See medical school can really steal lot of good things from your life. It takes you away from your parents, the friends you used to play pool with or go to late night casinos with, or the drive around the golf course in a cart with your friend, or the McDonald's cheeseburger, or the massage in the jacuzzi and on and on and on. I am not going to sugar-coat in the end by saying that "All this experience is for a higher purpose" or motivate you in any such way that is just a cliche. I have not reached that far to look back at this time and make those remarks. But I will tell you this, that most of the times it sucks. It sucks having constant headaches, just because you didn't eat right, or you didn't had time because you got a paper to turn in, or just because you are tired and you wouldn't dare moving your bones, because it hurts. All I can hope for in the end is that all these efforts of mine will work out for something amazing.

Saturday, October 31, 2009

My Freak is ON......

I am freaking out in my own non-subtle punjabi way, coz mini is on monday. For non-medical people, 'mini' is like an exam but not for one subject.....anh anh, no that would be too easy. Instead it has all the subjects that one has studied for that whole semester.

So for a 4th semester student like myself, a mini would have sinisterly daring Pathology, impossible Pharmacology, ridiculously hard Microbiology and gee boring ICM (i talked about it in my last post). These mini's are not just meant to bust our balls and check our knowledge but also to see if we will crack under pressure.

Withstanding the pressure in medical school is the key. Everybody freaks out in med-school. Some hide it really well, and some nervous people, run around like a chicken with its head cut off. Most of us have our own way of hiding our freak. Some do it by overeating, some do it by working-out in the gym all day, some do it by taking excessive long naps, some even do it by not talking at all. Whatever works, the point is you can't let your fears take over you or let your friend know that you are as scared as him. You just have to take your chances in your ill-confidence and hope that you don't screw it up again.
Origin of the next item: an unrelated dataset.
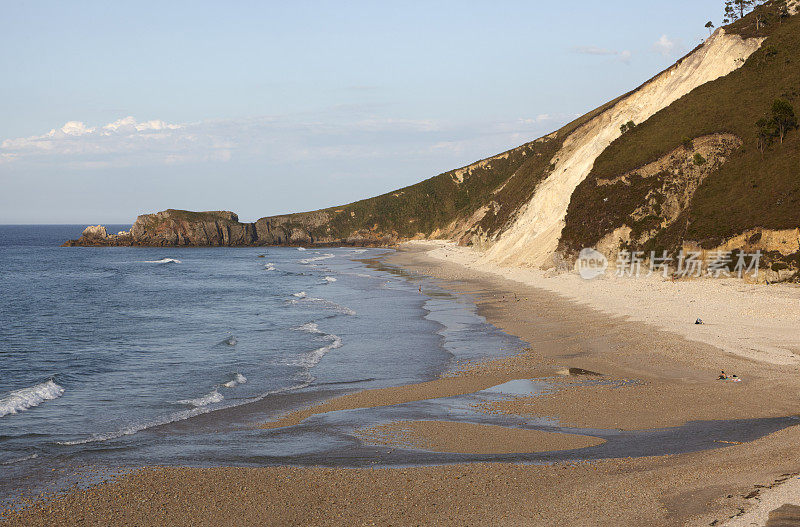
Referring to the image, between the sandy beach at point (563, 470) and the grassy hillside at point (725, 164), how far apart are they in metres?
19.0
I will talk about it more some other time, probably before the next mini.

Peace

Thursday, October 29, 2009

Welcome

I am Gurvinder Singh, also very well known as Kabir, G, Shampy, Golu and panghoode-wala-sant (my father called me that when I was young). I am currently a student of medicine in carribeans. I am going to share my experiences and goofy adventures through this blog.
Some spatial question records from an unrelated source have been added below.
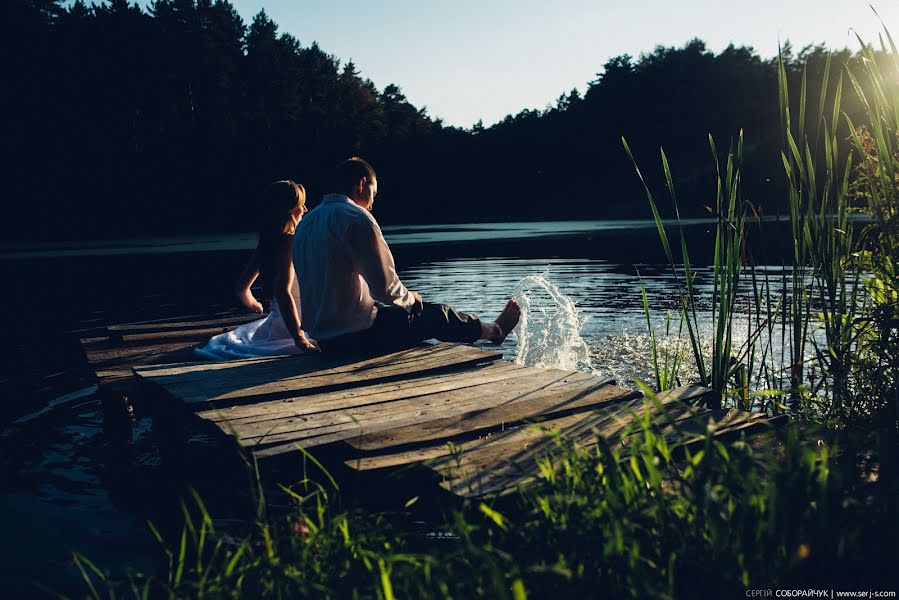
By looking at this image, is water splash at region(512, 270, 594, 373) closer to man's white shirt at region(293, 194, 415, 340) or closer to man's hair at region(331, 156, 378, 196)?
man's white shirt at region(293, 194, 415, 340)

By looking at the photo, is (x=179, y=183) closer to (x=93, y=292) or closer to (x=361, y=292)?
(x=93, y=292)

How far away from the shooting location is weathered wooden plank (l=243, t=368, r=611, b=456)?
291 cm

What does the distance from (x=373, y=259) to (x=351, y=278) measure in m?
0.23

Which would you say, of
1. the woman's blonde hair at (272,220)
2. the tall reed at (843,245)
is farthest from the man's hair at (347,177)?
the tall reed at (843,245)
First day (making the blog) - It seemed like an eternity to find a suitable name for this blog and to come up with a title. As you might not know, English is my 4th language so thinking and finding a name which fits my personality was bit of a hard task. And for people with English as mother tongue if I make a mistake grammatically or constructing a sentence, you are gonna have to forgive me for hurting your feelings. I will try my best to not butcher it.

Anyways, today started as regular day. I had my ICM today. (Integrated Clinical Management - thats what I think it stands for, basically its where u poke around a voluntary patient to practice your clinical skills). We practiced our basic reflexes and I think hitting people with hammer to get a neurological response seemed like fun. And after we had Stan sessions where we were given a stimulated patient (like a robo-patient), which was showing symptoms of a asthmatic attack. And as a group of 9 students we were able to make sure that patient didn't 'crumped' (medical slang for - dying), and survive our unmanaged and very doubtful clinical skills.

I think I am loving practicing clinical skills. I think its the challenge that fires me up.

I will soon post some pictures from my clinical practice for ICM.